Researchers make breakthrough in high-pressure magnetic detection

According to a study published in Nature Materials, a collaborative research team from the Hefei Institutes of Physical Science of the Chinese Academy of Sciences (CAS) and the University of Science and Technology of China has developed a research platform to study superconducting magnetic detection and magnetic phase transitions of hydrides under high pressure.

High-resolution in-situ magnetic measurement under high pressure has been a challenge. It has limited the progress of research on the Meissner effect of superconductivity and on magnetic phase transition behavior under high pressure. Using the optically detected magnetic resonance (ODMR) technique on diamond nitrogen vacancy (NV) centers has helped in-situ detection of pressure-induced magnetic phase transitions. However, it is not convenient to analyze and interpret the measured ODMR spectra because the NV center has four axial directions and zero-field splitting is temperature dependent.

In this study, the researchers have for the first time realized high-pressure in-situ quantum magnetic detection based on the silicon vacancy (V_Si) defects in silicon carbide and solved the problem of high-pressure magnetic detection.

The researchers used ion implantation to generate shallow V_Si defects on the surface of a processed silicon carbide anvil cell. V_Si defects in silicon carbide have only one axial direction. Due to the special symmetry of silicon carbide's electronic structure, zero-field splitting is insensitive to temperature, thus the problem of temperature variations in high-pressure sensing can be avoided.

The researchers found that the spectrum of V_Si defects shifted blue and the zero-field splitting value varied little with pressure (0.31 MHz/GPa)—much less than the slope of diamond NV centers (14.6 MHz/GPa). This is helpful for the measurement and analysis of ODMR spectra under high pressure.

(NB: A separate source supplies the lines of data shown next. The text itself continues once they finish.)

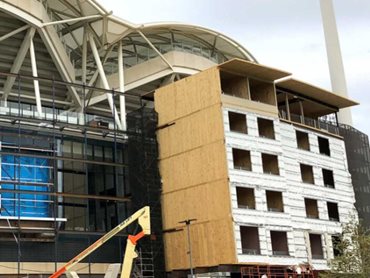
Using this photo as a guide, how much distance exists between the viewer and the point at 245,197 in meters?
44.9

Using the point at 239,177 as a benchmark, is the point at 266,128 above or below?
above

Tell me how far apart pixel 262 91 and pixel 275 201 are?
8653mm

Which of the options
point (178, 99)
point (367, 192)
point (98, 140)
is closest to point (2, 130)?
point (98, 140)

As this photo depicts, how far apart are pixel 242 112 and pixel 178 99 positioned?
4.92 meters

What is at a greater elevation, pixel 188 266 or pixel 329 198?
pixel 329 198

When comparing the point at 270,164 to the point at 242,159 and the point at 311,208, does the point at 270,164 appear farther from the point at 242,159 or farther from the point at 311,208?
the point at 311,208

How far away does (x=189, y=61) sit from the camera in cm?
6144

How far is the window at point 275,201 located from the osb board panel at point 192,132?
6527 millimetres

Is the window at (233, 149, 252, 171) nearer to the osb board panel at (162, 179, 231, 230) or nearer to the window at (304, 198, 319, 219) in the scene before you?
the osb board panel at (162, 179, 231, 230)

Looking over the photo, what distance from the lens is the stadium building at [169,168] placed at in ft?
139

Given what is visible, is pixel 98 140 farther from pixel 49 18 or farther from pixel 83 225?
pixel 49 18

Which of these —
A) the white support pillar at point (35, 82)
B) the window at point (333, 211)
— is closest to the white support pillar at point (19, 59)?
the white support pillar at point (35, 82)

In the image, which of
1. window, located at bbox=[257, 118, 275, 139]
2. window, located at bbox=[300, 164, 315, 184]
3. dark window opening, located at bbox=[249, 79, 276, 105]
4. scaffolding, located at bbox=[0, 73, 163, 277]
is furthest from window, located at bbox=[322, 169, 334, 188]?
scaffolding, located at bbox=[0, 73, 163, 277]

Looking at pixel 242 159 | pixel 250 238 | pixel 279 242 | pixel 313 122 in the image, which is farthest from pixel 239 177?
pixel 313 122
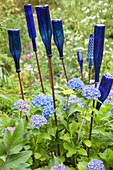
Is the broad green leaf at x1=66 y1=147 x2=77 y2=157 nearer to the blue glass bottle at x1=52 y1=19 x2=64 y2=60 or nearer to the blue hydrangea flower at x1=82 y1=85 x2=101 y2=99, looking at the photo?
the blue hydrangea flower at x1=82 y1=85 x2=101 y2=99

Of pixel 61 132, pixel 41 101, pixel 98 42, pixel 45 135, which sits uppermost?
pixel 98 42

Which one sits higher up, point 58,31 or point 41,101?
point 58,31

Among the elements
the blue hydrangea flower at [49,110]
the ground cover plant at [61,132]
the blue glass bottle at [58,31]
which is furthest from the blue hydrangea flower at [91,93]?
the blue glass bottle at [58,31]

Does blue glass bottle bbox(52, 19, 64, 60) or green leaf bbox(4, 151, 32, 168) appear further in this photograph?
blue glass bottle bbox(52, 19, 64, 60)

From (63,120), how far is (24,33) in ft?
9.87

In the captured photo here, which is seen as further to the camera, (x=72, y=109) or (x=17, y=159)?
(x=72, y=109)

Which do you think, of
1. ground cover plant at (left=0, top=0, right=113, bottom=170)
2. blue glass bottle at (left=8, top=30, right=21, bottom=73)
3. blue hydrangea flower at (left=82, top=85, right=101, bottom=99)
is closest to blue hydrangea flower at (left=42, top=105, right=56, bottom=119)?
ground cover plant at (left=0, top=0, right=113, bottom=170)

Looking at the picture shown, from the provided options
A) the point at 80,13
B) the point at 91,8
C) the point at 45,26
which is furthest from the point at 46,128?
the point at 80,13

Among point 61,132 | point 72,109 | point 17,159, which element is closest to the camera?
point 17,159

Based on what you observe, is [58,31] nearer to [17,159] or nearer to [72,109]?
[72,109]

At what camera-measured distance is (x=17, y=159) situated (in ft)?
1.99

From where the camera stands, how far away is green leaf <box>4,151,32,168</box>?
595 mm

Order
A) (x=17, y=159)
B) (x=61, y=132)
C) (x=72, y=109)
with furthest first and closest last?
(x=61, y=132) → (x=72, y=109) → (x=17, y=159)

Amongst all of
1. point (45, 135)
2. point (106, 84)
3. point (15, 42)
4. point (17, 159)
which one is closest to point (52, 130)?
point (45, 135)
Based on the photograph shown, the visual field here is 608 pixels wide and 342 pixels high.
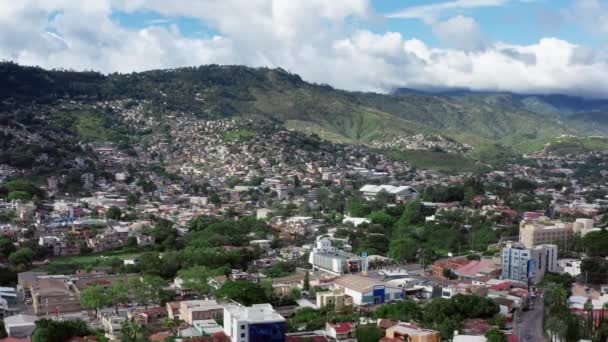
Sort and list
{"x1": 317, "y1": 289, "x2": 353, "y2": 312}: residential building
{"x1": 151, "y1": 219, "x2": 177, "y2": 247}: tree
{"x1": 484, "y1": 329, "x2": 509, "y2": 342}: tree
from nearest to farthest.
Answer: {"x1": 484, "y1": 329, "x2": 509, "y2": 342}: tree
{"x1": 317, "y1": 289, "x2": 353, "y2": 312}: residential building
{"x1": 151, "y1": 219, "x2": 177, "y2": 247}: tree

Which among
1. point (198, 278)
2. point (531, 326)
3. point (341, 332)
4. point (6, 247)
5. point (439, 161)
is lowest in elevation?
point (531, 326)

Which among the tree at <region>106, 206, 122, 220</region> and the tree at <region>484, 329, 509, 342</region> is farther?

By using ODMR technology on V_Si defects, the researchers observed the pressure-induced magnetic phase transition of Nd₂Fe₁₄B magnets at about seven GPa, and measured the critical temperature-pressure phase diagram of the YBa₂Cu₃O_6.6 superconductor.

This technique is of great significance to the field of high-pressure superconductivity and magnetic materials, according to the researchers.

By demonstrating the use of room-temperature spin-defects in silicon carbide as in-situ high pressure sensors, this work opens the door to new studies of quantum materials using Moissanite anvil cells.